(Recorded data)
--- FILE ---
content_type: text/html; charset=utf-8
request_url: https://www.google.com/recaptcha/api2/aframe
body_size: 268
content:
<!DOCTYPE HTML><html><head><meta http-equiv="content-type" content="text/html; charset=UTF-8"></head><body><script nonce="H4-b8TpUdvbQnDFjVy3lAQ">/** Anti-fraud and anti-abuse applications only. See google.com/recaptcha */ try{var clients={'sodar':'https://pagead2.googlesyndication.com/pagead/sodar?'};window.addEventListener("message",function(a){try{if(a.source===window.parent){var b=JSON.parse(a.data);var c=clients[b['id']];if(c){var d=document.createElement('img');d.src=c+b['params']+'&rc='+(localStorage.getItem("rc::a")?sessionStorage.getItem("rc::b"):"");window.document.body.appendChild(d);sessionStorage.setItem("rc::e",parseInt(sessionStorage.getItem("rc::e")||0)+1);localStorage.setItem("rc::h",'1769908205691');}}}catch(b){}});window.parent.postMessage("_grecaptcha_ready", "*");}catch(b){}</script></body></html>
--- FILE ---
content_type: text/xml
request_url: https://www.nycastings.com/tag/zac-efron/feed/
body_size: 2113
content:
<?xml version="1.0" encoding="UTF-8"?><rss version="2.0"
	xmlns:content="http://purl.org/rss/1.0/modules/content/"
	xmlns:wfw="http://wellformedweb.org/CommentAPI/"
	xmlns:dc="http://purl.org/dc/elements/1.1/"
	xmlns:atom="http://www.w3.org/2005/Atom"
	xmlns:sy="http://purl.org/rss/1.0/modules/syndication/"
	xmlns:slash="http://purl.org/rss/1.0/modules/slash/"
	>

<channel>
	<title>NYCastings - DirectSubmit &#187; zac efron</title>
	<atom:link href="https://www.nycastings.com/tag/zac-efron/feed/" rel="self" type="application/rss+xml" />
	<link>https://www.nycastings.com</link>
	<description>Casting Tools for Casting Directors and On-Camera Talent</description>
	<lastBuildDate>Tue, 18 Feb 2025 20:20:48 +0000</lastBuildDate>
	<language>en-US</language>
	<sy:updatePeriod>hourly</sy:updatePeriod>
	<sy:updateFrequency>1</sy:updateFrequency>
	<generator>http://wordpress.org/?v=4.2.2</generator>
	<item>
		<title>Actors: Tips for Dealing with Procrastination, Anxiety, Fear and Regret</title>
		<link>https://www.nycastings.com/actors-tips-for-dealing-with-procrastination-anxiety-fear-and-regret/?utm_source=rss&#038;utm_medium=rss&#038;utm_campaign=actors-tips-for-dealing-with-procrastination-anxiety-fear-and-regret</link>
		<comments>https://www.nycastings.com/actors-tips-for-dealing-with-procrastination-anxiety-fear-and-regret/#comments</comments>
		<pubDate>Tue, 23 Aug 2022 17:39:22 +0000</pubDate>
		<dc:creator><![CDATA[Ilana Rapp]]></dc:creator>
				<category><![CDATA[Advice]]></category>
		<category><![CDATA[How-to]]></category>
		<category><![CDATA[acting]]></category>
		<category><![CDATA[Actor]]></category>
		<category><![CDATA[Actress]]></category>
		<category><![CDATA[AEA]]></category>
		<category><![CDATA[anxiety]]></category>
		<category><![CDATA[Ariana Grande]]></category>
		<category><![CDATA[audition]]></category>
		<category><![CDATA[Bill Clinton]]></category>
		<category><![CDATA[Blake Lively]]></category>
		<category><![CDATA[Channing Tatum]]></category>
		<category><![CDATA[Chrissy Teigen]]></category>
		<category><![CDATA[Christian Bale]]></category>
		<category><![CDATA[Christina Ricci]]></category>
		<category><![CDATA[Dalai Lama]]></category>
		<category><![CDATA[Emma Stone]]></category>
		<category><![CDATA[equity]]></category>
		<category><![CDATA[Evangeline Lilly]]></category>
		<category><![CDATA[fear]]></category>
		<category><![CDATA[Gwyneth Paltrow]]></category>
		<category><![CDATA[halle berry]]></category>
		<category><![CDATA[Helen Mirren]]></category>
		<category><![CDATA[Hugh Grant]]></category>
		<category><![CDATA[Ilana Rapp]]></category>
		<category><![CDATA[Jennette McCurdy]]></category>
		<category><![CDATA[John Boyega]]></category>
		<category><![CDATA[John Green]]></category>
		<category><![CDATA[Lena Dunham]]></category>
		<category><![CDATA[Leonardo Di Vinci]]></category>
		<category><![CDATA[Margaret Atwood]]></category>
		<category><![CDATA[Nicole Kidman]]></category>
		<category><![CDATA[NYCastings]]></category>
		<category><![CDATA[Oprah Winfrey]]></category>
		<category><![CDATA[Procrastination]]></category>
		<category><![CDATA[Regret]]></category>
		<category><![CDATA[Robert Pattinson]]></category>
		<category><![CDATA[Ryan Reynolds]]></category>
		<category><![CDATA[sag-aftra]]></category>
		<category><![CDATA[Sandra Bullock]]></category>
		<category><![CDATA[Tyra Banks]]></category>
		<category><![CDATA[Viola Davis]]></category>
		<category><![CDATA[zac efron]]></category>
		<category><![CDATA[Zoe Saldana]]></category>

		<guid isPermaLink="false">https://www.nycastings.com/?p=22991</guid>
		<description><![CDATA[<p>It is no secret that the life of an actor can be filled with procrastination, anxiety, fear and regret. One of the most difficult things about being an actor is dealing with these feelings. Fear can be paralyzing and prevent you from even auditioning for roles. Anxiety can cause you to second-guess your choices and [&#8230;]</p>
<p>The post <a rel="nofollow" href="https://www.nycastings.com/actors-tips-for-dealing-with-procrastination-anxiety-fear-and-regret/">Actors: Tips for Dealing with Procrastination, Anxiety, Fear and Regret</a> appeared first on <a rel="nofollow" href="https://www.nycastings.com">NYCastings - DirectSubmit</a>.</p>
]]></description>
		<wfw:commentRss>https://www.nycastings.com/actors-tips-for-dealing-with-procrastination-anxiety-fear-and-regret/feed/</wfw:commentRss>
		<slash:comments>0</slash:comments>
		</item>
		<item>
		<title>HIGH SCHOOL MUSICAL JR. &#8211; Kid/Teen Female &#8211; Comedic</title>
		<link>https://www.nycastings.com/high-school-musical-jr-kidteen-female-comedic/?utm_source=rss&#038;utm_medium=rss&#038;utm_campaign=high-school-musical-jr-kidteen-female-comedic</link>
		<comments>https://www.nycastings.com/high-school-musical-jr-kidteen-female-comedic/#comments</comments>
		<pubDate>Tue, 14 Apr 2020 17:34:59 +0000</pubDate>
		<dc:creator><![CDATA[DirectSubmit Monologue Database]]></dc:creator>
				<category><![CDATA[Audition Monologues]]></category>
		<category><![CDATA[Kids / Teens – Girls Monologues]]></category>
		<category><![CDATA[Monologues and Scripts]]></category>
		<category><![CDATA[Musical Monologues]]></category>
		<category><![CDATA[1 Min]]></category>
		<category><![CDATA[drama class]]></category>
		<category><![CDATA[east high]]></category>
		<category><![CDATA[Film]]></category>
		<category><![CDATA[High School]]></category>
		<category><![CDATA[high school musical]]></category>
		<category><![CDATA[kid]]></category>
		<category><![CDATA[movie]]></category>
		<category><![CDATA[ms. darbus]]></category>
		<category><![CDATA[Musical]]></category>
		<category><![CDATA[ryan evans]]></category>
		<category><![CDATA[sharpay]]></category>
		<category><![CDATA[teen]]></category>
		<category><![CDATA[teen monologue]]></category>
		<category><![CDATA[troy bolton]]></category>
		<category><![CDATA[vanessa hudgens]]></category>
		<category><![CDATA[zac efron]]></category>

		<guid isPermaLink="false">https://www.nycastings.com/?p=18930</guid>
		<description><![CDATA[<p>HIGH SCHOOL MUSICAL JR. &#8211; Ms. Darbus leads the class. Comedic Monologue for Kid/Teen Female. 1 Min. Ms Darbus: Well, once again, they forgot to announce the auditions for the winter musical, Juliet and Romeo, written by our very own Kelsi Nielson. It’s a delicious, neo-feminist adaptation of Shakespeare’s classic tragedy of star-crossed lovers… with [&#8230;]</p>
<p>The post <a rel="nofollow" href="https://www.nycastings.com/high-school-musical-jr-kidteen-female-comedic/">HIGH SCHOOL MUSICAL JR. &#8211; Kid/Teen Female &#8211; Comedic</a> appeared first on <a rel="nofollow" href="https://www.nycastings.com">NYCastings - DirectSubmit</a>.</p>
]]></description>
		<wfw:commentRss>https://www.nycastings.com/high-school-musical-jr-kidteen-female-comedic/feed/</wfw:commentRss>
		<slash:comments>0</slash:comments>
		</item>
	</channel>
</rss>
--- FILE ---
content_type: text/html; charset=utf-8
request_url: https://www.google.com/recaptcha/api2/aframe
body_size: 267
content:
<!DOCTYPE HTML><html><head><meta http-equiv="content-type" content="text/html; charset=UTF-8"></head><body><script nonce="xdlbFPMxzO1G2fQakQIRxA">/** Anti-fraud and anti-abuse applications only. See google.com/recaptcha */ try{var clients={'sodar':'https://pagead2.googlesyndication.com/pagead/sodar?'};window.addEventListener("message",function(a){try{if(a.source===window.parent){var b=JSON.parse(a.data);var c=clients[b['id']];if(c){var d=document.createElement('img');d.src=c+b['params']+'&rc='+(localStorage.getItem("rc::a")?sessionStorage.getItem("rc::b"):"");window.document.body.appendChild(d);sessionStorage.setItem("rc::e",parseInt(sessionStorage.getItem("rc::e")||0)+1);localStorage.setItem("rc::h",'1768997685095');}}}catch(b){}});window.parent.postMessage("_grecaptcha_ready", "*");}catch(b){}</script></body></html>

DIRECTIONS FOR THIS TASK
Using the records above, report each line that contains the word "commentRss" by copying it.

RESPONSE TO THIS TASK
		<wfw:commentRss>https://www.nycastings.com/actors-tips-for-dealing-with-procrastination-anxiety-fear-and-regret/feed/</wfw:commentRss>
		<wfw:commentRss>https://www.nycastings.com/high-school-musical-jr-kidteen-female-comedic/feed/</wfw:commentRss>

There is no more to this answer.